The Minority in Parliament has called on the government to transfer the shares held by Jubilee Oil Holding Limited (JOHL) to the Ghana National Petroleum Commission (GNPC) to assure citizens that appropriate oversight of the country’s petroleum resources is being exercised by Parliament and other stakeholders.
“This will only go a long way to ensure proper accountability and effective monitoring of the revenues accruing from our petroleum resources,” a statement signed and issued by the Minority Leader, Dr Cassiel Ato Forson, said.
The call comes on the back of the Minority’s concerns that assets of the JOHL were currently not being subjected to the Petroleum Revenue Management Act (PRMA) 2011 (Act 815) provisions nor were the revenues remitted to the Petroleum Holding Fund (PHF).

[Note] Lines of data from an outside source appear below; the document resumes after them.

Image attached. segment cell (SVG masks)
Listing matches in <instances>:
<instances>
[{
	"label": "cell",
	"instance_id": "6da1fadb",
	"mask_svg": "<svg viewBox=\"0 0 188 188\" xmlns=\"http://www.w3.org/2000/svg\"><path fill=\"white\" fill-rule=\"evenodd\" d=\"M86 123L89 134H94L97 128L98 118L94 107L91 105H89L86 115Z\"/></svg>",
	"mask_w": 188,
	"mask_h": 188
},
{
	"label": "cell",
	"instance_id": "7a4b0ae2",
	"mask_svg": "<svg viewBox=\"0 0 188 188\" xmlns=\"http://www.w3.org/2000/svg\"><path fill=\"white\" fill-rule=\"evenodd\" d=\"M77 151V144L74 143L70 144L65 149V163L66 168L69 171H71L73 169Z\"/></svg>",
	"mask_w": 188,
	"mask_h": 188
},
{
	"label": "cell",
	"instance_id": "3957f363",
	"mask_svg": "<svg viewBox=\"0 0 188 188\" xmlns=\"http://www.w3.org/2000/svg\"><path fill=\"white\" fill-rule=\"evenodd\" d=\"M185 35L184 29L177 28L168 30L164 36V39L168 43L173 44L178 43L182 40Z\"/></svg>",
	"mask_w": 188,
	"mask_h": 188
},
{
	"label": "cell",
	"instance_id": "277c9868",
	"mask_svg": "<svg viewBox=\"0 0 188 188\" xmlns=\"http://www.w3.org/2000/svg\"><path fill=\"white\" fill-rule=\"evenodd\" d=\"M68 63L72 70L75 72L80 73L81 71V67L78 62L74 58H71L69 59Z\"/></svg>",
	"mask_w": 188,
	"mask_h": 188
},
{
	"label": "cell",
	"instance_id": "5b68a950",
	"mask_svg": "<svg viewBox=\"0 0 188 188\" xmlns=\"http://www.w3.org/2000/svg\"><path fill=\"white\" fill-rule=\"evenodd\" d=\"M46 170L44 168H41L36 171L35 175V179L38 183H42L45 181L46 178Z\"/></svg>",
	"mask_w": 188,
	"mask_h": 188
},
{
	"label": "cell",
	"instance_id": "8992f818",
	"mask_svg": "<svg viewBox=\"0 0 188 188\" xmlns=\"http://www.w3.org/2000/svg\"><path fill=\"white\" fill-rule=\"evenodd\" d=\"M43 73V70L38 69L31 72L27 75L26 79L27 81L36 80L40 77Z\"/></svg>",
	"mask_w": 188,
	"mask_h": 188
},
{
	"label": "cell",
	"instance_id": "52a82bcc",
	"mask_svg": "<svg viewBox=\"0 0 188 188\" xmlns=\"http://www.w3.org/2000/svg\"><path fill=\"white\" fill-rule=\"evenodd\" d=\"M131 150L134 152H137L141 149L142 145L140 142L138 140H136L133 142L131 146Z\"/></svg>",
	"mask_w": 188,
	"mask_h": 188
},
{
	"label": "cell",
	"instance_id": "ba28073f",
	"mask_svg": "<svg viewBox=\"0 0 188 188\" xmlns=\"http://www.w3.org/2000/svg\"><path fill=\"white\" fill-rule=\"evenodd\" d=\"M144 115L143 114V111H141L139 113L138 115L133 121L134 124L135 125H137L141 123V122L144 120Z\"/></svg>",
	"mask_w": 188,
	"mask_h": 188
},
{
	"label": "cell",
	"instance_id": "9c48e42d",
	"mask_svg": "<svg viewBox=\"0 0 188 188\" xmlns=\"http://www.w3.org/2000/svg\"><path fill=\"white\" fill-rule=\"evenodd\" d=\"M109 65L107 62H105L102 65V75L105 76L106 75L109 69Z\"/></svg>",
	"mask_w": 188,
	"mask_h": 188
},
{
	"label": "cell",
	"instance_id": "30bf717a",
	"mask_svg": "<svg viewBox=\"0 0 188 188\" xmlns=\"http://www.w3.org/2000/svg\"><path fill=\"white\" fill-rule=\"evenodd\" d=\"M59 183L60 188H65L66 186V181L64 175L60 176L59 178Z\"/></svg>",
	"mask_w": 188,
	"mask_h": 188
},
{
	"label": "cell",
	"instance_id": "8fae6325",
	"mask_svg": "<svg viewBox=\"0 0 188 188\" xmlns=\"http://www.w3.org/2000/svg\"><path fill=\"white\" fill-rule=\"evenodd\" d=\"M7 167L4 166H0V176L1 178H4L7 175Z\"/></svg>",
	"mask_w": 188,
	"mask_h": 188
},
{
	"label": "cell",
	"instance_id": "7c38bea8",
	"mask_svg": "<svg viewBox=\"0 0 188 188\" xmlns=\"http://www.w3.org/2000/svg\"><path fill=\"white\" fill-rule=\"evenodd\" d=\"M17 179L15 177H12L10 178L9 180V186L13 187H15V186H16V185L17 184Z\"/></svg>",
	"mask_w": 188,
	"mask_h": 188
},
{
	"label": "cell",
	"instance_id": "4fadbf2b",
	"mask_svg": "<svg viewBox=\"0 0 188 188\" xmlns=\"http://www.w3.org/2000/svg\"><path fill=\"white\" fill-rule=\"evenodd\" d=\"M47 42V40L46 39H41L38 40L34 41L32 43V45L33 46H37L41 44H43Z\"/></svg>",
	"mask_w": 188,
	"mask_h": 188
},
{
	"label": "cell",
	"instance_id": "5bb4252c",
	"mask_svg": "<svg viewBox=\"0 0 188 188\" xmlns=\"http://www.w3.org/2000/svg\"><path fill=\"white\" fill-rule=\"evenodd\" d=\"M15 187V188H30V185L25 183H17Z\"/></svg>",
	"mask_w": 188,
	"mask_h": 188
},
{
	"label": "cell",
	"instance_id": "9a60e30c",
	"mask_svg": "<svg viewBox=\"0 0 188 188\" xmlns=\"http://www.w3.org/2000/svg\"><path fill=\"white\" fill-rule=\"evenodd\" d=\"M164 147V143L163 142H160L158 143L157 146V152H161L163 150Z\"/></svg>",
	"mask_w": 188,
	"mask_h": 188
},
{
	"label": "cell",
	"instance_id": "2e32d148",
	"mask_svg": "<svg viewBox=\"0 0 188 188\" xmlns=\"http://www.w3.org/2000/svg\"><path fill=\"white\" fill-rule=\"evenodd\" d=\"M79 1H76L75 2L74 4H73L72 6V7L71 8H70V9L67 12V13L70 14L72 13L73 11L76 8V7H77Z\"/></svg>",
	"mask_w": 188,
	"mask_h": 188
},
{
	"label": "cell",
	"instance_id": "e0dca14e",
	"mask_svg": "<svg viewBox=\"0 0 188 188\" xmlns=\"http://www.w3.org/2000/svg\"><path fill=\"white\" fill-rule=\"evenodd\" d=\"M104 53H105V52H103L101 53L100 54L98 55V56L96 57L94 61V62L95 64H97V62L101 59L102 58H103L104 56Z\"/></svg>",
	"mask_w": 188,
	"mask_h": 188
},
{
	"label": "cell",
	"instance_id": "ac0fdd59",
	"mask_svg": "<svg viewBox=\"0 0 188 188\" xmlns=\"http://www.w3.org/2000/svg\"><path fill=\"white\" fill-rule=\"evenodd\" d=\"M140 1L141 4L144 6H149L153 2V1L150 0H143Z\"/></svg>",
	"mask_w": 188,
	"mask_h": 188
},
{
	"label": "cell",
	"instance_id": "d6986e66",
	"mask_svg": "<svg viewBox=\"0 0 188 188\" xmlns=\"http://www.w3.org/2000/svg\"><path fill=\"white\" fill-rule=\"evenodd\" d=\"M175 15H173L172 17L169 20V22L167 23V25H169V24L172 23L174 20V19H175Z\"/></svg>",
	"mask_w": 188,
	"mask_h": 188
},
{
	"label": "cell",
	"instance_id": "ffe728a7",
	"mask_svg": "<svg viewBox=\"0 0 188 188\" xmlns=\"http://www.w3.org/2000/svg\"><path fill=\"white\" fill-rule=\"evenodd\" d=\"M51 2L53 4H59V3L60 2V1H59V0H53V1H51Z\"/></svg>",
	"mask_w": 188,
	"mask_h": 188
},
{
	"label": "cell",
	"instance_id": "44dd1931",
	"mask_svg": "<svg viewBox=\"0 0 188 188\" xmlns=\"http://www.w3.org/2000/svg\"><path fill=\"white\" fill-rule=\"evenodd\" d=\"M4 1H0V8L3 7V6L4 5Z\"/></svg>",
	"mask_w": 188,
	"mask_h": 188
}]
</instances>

The PRMA provides regulation over how revenue from the nation’s oil and gas resources was to be managed.
“As required by the Act, revenues from the assets are accrued to or disbursed from the PHF.
The question then arises, if the JOHL asset is as valuable as reported and revenues from it are not remitted to the Petroleum Fund, where are the revenues lodged, how are they used and under which governance structure are they managed? Does the Auditor-General get to see accounts?” The statement stressed.

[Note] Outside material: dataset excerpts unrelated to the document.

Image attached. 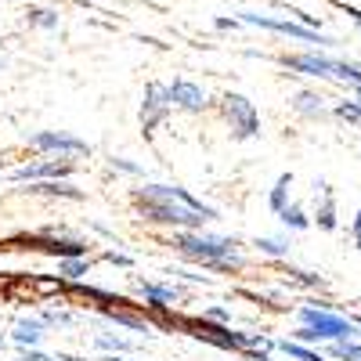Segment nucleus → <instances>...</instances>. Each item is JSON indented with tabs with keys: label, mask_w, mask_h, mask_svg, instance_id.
Segmentation results:
<instances>
[{
	"label": "nucleus",
	"mask_w": 361,
	"mask_h": 361,
	"mask_svg": "<svg viewBox=\"0 0 361 361\" xmlns=\"http://www.w3.org/2000/svg\"><path fill=\"white\" fill-rule=\"evenodd\" d=\"M134 206L145 221L152 224H170V228H202L206 221H214L217 214L199 199H192L185 188L173 185H145L134 192Z\"/></svg>",
	"instance_id": "f257e3e1"
},
{
	"label": "nucleus",
	"mask_w": 361,
	"mask_h": 361,
	"mask_svg": "<svg viewBox=\"0 0 361 361\" xmlns=\"http://www.w3.org/2000/svg\"><path fill=\"white\" fill-rule=\"evenodd\" d=\"M170 246L177 253H185L188 260H199L202 267H217V271H228V267H238L235 253V238H214V235H199V231H177L170 238Z\"/></svg>",
	"instance_id": "f03ea898"
},
{
	"label": "nucleus",
	"mask_w": 361,
	"mask_h": 361,
	"mask_svg": "<svg viewBox=\"0 0 361 361\" xmlns=\"http://www.w3.org/2000/svg\"><path fill=\"white\" fill-rule=\"evenodd\" d=\"M300 325L296 329V340H333V343H340V340H354L357 336V325L354 322H347V318H340V314H333L329 307H304L300 311Z\"/></svg>",
	"instance_id": "7ed1b4c3"
},
{
	"label": "nucleus",
	"mask_w": 361,
	"mask_h": 361,
	"mask_svg": "<svg viewBox=\"0 0 361 361\" xmlns=\"http://www.w3.org/2000/svg\"><path fill=\"white\" fill-rule=\"evenodd\" d=\"M224 116H228V127H231V137L235 141H250L260 134V116L253 109L250 98L243 94H224Z\"/></svg>",
	"instance_id": "20e7f679"
},
{
	"label": "nucleus",
	"mask_w": 361,
	"mask_h": 361,
	"mask_svg": "<svg viewBox=\"0 0 361 361\" xmlns=\"http://www.w3.org/2000/svg\"><path fill=\"white\" fill-rule=\"evenodd\" d=\"M170 109H173V105H170L166 87H163V83H148V87H145V102H141V130H145V137L156 134V127L170 116Z\"/></svg>",
	"instance_id": "39448f33"
},
{
	"label": "nucleus",
	"mask_w": 361,
	"mask_h": 361,
	"mask_svg": "<svg viewBox=\"0 0 361 361\" xmlns=\"http://www.w3.org/2000/svg\"><path fill=\"white\" fill-rule=\"evenodd\" d=\"M243 22L260 25V29H271V33H286V37H293V40H304V44H318V47H329V44H333V40L322 37L318 29H311V25H296V22H282V18H267V15H243Z\"/></svg>",
	"instance_id": "423d86ee"
},
{
	"label": "nucleus",
	"mask_w": 361,
	"mask_h": 361,
	"mask_svg": "<svg viewBox=\"0 0 361 361\" xmlns=\"http://www.w3.org/2000/svg\"><path fill=\"white\" fill-rule=\"evenodd\" d=\"M37 148V152H62V156H90V145L73 137V134H62V130H40L33 134V141H29Z\"/></svg>",
	"instance_id": "0eeeda50"
},
{
	"label": "nucleus",
	"mask_w": 361,
	"mask_h": 361,
	"mask_svg": "<svg viewBox=\"0 0 361 361\" xmlns=\"http://www.w3.org/2000/svg\"><path fill=\"white\" fill-rule=\"evenodd\" d=\"M166 94H170V105L180 109V112H202L206 109V94H202V87L188 83V80H173L166 87Z\"/></svg>",
	"instance_id": "6e6552de"
},
{
	"label": "nucleus",
	"mask_w": 361,
	"mask_h": 361,
	"mask_svg": "<svg viewBox=\"0 0 361 361\" xmlns=\"http://www.w3.org/2000/svg\"><path fill=\"white\" fill-rule=\"evenodd\" d=\"M73 170H76L73 159H47V163H33V166L15 170V180H58V177H69Z\"/></svg>",
	"instance_id": "1a4fd4ad"
},
{
	"label": "nucleus",
	"mask_w": 361,
	"mask_h": 361,
	"mask_svg": "<svg viewBox=\"0 0 361 361\" xmlns=\"http://www.w3.org/2000/svg\"><path fill=\"white\" fill-rule=\"evenodd\" d=\"M282 62H286V69L304 73V76H333V69H336V62L325 54H293V58L286 54Z\"/></svg>",
	"instance_id": "9d476101"
},
{
	"label": "nucleus",
	"mask_w": 361,
	"mask_h": 361,
	"mask_svg": "<svg viewBox=\"0 0 361 361\" xmlns=\"http://www.w3.org/2000/svg\"><path fill=\"white\" fill-rule=\"evenodd\" d=\"M318 228L322 231H333L336 228V202H333V192H329L325 185H322V206H318Z\"/></svg>",
	"instance_id": "9b49d317"
},
{
	"label": "nucleus",
	"mask_w": 361,
	"mask_h": 361,
	"mask_svg": "<svg viewBox=\"0 0 361 361\" xmlns=\"http://www.w3.org/2000/svg\"><path fill=\"white\" fill-rule=\"evenodd\" d=\"M289 188H293V173H282L279 180H275V188H271V199H267V206L275 209V214H282V209L289 206L286 199H289Z\"/></svg>",
	"instance_id": "f8f14e48"
},
{
	"label": "nucleus",
	"mask_w": 361,
	"mask_h": 361,
	"mask_svg": "<svg viewBox=\"0 0 361 361\" xmlns=\"http://www.w3.org/2000/svg\"><path fill=\"white\" fill-rule=\"evenodd\" d=\"M25 192H37V195H66V199H80L76 188H69L66 180H40V185L25 188Z\"/></svg>",
	"instance_id": "ddd939ff"
},
{
	"label": "nucleus",
	"mask_w": 361,
	"mask_h": 361,
	"mask_svg": "<svg viewBox=\"0 0 361 361\" xmlns=\"http://www.w3.org/2000/svg\"><path fill=\"white\" fill-rule=\"evenodd\" d=\"M279 350H282V354H289V357H296V361H325L322 354L307 350L304 343H296V340H282V343H279Z\"/></svg>",
	"instance_id": "4468645a"
},
{
	"label": "nucleus",
	"mask_w": 361,
	"mask_h": 361,
	"mask_svg": "<svg viewBox=\"0 0 361 361\" xmlns=\"http://www.w3.org/2000/svg\"><path fill=\"white\" fill-rule=\"evenodd\" d=\"M296 112H304V116H322V98L311 94V90H300V94H296Z\"/></svg>",
	"instance_id": "2eb2a0df"
},
{
	"label": "nucleus",
	"mask_w": 361,
	"mask_h": 361,
	"mask_svg": "<svg viewBox=\"0 0 361 361\" xmlns=\"http://www.w3.org/2000/svg\"><path fill=\"white\" fill-rule=\"evenodd\" d=\"M145 296L152 300L156 307H163V304H173L177 300V289H170V286H145Z\"/></svg>",
	"instance_id": "dca6fc26"
},
{
	"label": "nucleus",
	"mask_w": 361,
	"mask_h": 361,
	"mask_svg": "<svg viewBox=\"0 0 361 361\" xmlns=\"http://www.w3.org/2000/svg\"><path fill=\"white\" fill-rule=\"evenodd\" d=\"M282 221H286V228H293V231H304V228L311 224L307 214H304L300 206H286V209H282Z\"/></svg>",
	"instance_id": "f3484780"
},
{
	"label": "nucleus",
	"mask_w": 361,
	"mask_h": 361,
	"mask_svg": "<svg viewBox=\"0 0 361 361\" xmlns=\"http://www.w3.org/2000/svg\"><path fill=\"white\" fill-rule=\"evenodd\" d=\"M40 336H44V333H40V322H22L18 333H15L18 343H40Z\"/></svg>",
	"instance_id": "a211bd4d"
},
{
	"label": "nucleus",
	"mask_w": 361,
	"mask_h": 361,
	"mask_svg": "<svg viewBox=\"0 0 361 361\" xmlns=\"http://www.w3.org/2000/svg\"><path fill=\"white\" fill-rule=\"evenodd\" d=\"M333 354L343 357V361H361V343H354V340H340V343H333Z\"/></svg>",
	"instance_id": "6ab92c4d"
},
{
	"label": "nucleus",
	"mask_w": 361,
	"mask_h": 361,
	"mask_svg": "<svg viewBox=\"0 0 361 361\" xmlns=\"http://www.w3.org/2000/svg\"><path fill=\"white\" fill-rule=\"evenodd\" d=\"M257 250L267 253V257H286V253H289V246L279 243V238H257Z\"/></svg>",
	"instance_id": "aec40b11"
},
{
	"label": "nucleus",
	"mask_w": 361,
	"mask_h": 361,
	"mask_svg": "<svg viewBox=\"0 0 361 361\" xmlns=\"http://www.w3.org/2000/svg\"><path fill=\"white\" fill-rule=\"evenodd\" d=\"M336 116L350 119V123H361V102H340L336 105Z\"/></svg>",
	"instance_id": "412c9836"
},
{
	"label": "nucleus",
	"mask_w": 361,
	"mask_h": 361,
	"mask_svg": "<svg viewBox=\"0 0 361 361\" xmlns=\"http://www.w3.org/2000/svg\"><path fill=\"white\" fill-rule=\"evenodd\" d=\"M29 15H33V18H29L33 25H44V29H54L58 25V15L54 11H29Z\"/></svg>",
	"instance_id": "4be33fe9"
},
{
	"label": "nucleus",
	"mask_w": 361,
	"mask_h": 361,
	"mask_svg": "<svg viewBox=\"0 0 361 361\" xmlns=\"http://www.w3.org/2000/svg\"><path fill=\"white\" fill-rule=\"evenodd\" d=\"M87 271V260H62V275L66 279H80Z\"/></svg>",
	"instance_id": "5701e85b"
},
{
	"label": "nucleus",
	"mask_w": 361,
	"mask_h": 361,
	"mask_svg": "<svg viewBox=\"0 0 361 361\" xmlns=\"http://www.w3.org/2000/svg\"><path fill=\"white\" fill-rule=\"evenodd\" d=\"M350 235H354V246L361 250V209L354 214V224H350Z\"/></svg>",
	"instance_id": "b1692460"
},
{
	"label": "nucleus",
	"mask_w": 361,
	"mask_h": 361,
	"mask_svg": "<svg viewBox=\"0 0 361 361\" xmlns=\"http://www.w3.org/2000/svg\"><path fill=\"white\" fill-rule=\"evenodd\" d=\"M347 15H350V18H354V22L361 25V11H354V8H347Z\"/></svg>",
	"instance_id": "393cba45"
},
{
	"label": "nucleus",
	"mask_w": 361,
	"mask_h": 361,
	"mask_svg": "<svg viewBox=\"0 0 361 361\" xmlns=\"http://www.w3.org/2000/svg\"><path fill=\"white\" fill-rule=\"evenodd\" d=\"M357 98H361V87H357Z\"/></svg>",
	"instance_id": "a878e982"
},
{
	"label": "nucleus",
	"mask_w": 361,
	"mask_h": 361,
	"mask_svg": "<svg viewBox=\"0 0 361 361\" xmlns=\"http://www.w3.org/2000/svg\"><path fill=\"white\" fill-rule=\"evenodd\" d=\"M109 361H119V357H109Z\"/></svg>",
	"instance_id": "bb28decb"
},
{
	"label": "nucleus",
	"mask_w": 361,
	"mask_h": 361,
	"mask_svg": "<svg viewBox=\"0 0 361 361\" xmlns=\"http://www.w3.org/2000/svg\"><path fill=\"white\" fill-rule=\"evenodd\" d=\"M357 325H361V314H357Z\"/></svg>",
	"instance_id": "cd10ccee"
}]
</instances>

The Minority, therefore, accused the government of currently using the JOHL revenues as a “slush fund” to pursue all manner of business that had not been approved by Parliament under the usual GNPC budget approval process.
The statement added that the recent lodgment of $100 million of oil revenues in the accounts of JOHL which sparked concerns about the state being deprived of taxes accruing from those revenues lent credence to their concern.
“But even more troubling is the fact that the minister references, in his letter to the Executive Secretary to the President, an attempt to try to refinance GNPC’s current debts by using JOHL’s assets to do so with LITASCO.
We can only presume that the intent here is to forward sell JOHL’s production share to raise this money,” it explained.
The Minority, therefore, cautioned that such an act would lack transparency, add debt to an already debt-distressed country that was under an IMF programme and may be unconstitutional, adding that the PRMA existed to limit the government on how much “forward selling” of its oil and gas assets, it could do, so as not to mortgage off the country’s future.
Allegations of sale
The Minority also called on the GNPC to give a clear and urgent explanation of allegations that the Minister of Energy, Dr Matthew Opoku Prempeh, under its Chairman, Freddie Blay, was working on a transaction to relinquish about 50 per cent of the shares of JOHL to PetroSA, a state-owned oil company of South Africa.
As a matter of fact, the Minority will upon the resumption of Parliament file an urgent question for a clarification of this whole saga,” it added.